- _Estratto scelto_

______

Detto questo, è lungi da parte mia tirare in causa l’elemento naturale per sostenere le ragioni delle persone che decidono di allontanarsi dal loro luogo natio, mi limito ad arrendermi di fronte ad una semplice evidenza.
Da chat gbt:
Le ragioni per cui le persone migrano possono essere molteplici e complesse, e variano da individuo a individuo. Tuttavia, ci sono alcune ragioni comuni che spingono le persone a migrare:
- Migrazione economica: Molte persone lasciano il proprio paese d’origine in cerca di opportunità economiche migliori. Questo può includere la ricerca di lavoro più remunerativo, un miglior tenore di vita, o la fuga dalla povertà.
- Migrazione per istruzione: Gli individui spesso si spostano in cerca di migliori opportunità di istruzione. Questo può includere studenti che cercano istruzione superiore all’estero o genitori che cercano un’educazione migliore per i propri figli.
- Migrazione per motivi familiari: Le persone possono migrare per riunirsi con membri della famiglia o per sposare un cittadino di un altro paese. Questi movimenti sono spesso guidati da legami familiari e affettivi.
- Migrazione per motivi politici o di sicurezza: Alcune persone fuggono da conflitti armati, persecuzioni politiche o violenze nel proprio paese d’origine. Questi individui cercano rifugio in altri paesi per mettersi al sicuro.

______

- _Materiale fornito_

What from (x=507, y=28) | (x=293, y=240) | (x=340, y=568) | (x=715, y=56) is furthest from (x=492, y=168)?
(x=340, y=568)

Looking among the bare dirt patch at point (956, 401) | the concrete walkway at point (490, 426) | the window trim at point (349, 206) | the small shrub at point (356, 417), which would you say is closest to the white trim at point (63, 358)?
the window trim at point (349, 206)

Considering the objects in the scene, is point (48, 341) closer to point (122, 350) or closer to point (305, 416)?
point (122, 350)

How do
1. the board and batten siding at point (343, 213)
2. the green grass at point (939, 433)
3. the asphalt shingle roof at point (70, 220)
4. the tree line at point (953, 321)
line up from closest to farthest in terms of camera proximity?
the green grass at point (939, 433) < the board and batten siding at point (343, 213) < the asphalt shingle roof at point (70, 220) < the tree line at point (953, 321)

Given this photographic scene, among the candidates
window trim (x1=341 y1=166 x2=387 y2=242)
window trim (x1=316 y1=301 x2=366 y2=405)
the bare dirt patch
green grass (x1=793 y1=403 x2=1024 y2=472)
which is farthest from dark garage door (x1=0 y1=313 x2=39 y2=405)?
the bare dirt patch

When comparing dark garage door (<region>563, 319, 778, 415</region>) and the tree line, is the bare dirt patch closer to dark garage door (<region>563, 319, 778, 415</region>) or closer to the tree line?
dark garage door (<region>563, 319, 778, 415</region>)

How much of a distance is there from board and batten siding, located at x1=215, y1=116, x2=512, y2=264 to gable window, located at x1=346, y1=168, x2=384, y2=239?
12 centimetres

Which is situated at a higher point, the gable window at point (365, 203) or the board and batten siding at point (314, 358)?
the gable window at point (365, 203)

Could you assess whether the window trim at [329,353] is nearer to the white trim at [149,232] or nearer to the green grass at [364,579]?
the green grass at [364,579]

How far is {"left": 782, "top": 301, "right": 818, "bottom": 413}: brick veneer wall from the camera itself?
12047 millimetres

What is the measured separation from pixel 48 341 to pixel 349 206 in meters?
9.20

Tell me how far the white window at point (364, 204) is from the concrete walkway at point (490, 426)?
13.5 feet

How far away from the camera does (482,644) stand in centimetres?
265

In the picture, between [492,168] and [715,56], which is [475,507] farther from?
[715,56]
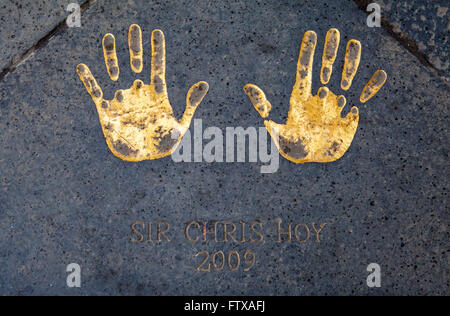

______

- _Esercizi proposti_
(a) Riscrivi il testo sulle ragioni della migrazione, tutto da "- Migrazione per motivi familiari: Le" giù fino a "familiari e affettivi.", cambiando "cittadino" in "abitante".
(b) Scrivi il seguito del testo sulle ragioni della migrazione, partendo subito dopo la sua ultima frase.

- _Soluzioni esercizio_
(a)
- Migrazione per motivi familiari: Le persone possono migrare per riunirsi con membri della famiglia o per sposare un abitante di un altro paese. Questi movimenti sono spesso guidati da legami familiari e affettivi.

(b)
- Migrazione climatica: I cambiamenti climatici possono rendere alcune aree del mondo meno abitabili a causa di eventi estremi, come inondazioni o siccità. Questo può portare alla migrazione delle persone verso luoghi più sicuri.
- Migrazione per motivi culturali o religiosi: Alcune persone possono migrare per motivi legati alla loro cultura o religione, cercando di vivere in un ambiente più in sintonia con le proprie credenze e pratiche.
- Migrazione per opportunità professionali: Gli individui altamente qualificati o specializzati possono essere attratti da opportunità di lavoro specifiche all’estero, spesso in settori in cui sono richieste competenze particolari.
- Migrazione per migliorare la qualità della vita: La ricerca di una migliore qualità della vita può includere elementi come l’accesso a servizi sanitari di alta qualità, un ambiente più pulito o un sistema di istruzione migliore.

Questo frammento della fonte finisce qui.